Written exercise
Please find every line in the entries below that contains the string "sand", matching case exactly, and copy each of those lines.
--- BEGIN Data for processing ---
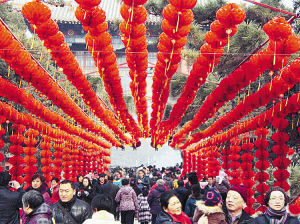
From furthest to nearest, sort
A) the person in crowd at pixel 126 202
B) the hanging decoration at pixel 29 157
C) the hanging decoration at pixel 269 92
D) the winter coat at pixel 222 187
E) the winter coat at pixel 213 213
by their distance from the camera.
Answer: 1. the hanging decoration at pixel 29 157
2. the winter coat at pixel 222 187
3. the person in crowd at pixel 126 202
4. the hanging decoration at pixel 269 92
5. the winter coat at pixel 213 213

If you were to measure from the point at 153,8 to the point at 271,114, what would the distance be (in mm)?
8631

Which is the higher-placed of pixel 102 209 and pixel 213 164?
pixel 213 164

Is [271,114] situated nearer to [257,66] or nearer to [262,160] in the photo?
[262,160]

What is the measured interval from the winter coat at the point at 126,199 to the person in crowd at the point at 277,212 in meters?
4.71

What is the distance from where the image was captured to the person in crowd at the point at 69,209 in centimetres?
402

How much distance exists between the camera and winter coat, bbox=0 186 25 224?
A: 4.71m

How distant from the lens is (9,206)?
4770 millimetres

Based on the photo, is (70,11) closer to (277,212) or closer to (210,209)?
(210,209)

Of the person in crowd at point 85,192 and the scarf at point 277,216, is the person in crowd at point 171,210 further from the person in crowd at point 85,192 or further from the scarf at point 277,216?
the person in crowd at point 85,192

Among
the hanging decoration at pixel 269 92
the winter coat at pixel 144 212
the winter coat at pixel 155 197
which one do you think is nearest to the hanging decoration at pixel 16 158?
the winter coat at pixel 144 212

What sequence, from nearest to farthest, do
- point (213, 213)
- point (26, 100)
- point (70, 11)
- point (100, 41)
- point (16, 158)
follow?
1. point (213, 213)
2. point (100, 41)
3. point (26, 100)
4. point (16, 158)
5. point (70, 11)

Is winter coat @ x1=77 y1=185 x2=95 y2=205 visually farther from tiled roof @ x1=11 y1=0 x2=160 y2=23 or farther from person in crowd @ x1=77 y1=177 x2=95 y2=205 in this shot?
tiled roof @ x1=11 y1=0 x2=160 y2=23

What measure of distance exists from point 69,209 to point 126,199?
13.7 ft

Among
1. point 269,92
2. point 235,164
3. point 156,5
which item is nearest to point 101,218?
point 269,92
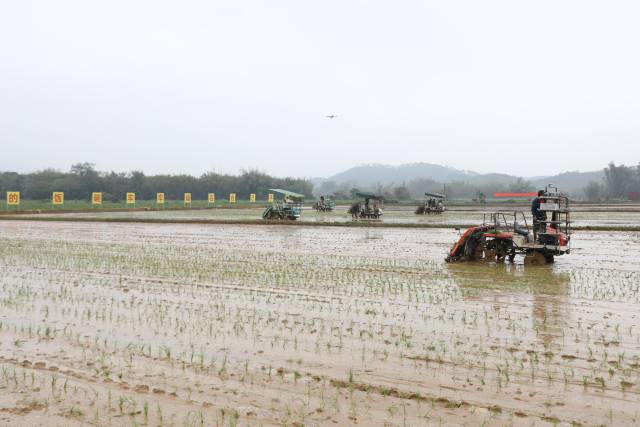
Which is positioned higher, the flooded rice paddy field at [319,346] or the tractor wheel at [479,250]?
the tractor wheel at [479,250]

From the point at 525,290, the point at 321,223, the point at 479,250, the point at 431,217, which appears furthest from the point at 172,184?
the point at 525,290

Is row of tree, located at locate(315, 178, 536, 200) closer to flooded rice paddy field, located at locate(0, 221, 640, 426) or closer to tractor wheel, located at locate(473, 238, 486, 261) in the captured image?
tractor wheel, located at locate(473, 238, 486, 261)

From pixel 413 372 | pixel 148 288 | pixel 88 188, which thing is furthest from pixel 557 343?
pixel 88 188

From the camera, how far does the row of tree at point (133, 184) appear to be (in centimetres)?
8838

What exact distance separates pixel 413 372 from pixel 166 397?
89.1 inches

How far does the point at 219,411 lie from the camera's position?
439 centimetres

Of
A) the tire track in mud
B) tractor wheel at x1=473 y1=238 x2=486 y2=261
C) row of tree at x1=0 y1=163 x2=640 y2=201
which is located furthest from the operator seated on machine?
row of tree at x1=0 y1=163 x2=640 y2=201

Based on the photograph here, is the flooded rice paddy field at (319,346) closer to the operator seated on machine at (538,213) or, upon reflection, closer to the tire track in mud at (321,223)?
the operator seated on machine at (538,213)

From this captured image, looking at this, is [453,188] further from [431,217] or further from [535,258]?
[535,258]

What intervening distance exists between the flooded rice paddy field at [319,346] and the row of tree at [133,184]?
263ft

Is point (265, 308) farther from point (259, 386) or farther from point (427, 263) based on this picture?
point (427, 263)

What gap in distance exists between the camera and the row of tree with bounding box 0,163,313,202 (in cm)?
8838

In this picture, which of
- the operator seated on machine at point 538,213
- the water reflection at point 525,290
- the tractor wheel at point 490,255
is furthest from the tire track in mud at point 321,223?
the water reflection at point 525,290

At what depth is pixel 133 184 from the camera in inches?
3888
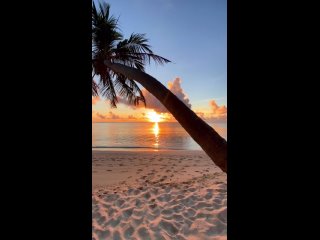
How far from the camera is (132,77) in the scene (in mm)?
3684

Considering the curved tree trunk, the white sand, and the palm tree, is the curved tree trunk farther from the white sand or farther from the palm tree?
the white sand

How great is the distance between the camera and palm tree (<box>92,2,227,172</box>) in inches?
93.4

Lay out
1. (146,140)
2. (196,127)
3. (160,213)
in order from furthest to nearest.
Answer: (146,140)
(160,213)
(196,127)

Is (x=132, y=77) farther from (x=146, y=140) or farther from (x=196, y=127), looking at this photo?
(x=146, y=140)

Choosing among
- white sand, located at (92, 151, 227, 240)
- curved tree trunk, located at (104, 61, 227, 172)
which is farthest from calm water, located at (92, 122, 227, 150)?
curved tree trunk, located at (104, 61, 227, 172)

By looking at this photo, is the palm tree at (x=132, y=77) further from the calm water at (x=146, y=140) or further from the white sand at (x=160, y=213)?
the calm water at (x=146, y=140)

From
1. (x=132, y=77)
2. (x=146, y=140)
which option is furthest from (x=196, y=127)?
(x=146, y=140)

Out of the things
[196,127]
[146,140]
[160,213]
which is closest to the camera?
[196,127]

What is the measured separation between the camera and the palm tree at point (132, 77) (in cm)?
237
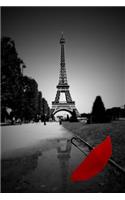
--- END Data for processing ---
The output
Considering the curved tree trunk, the white sand, and the palm tree, is the curved tree trunk farther from the white sand or farther from the palm tree?
the white sand
- white sand, located at (92, 151, 227, 240)
By looking at this photo, is the palm tree at (x=132, y=77) further from the calm water at (x=146, y=140) or further from the white sand at (x=160, y=213)?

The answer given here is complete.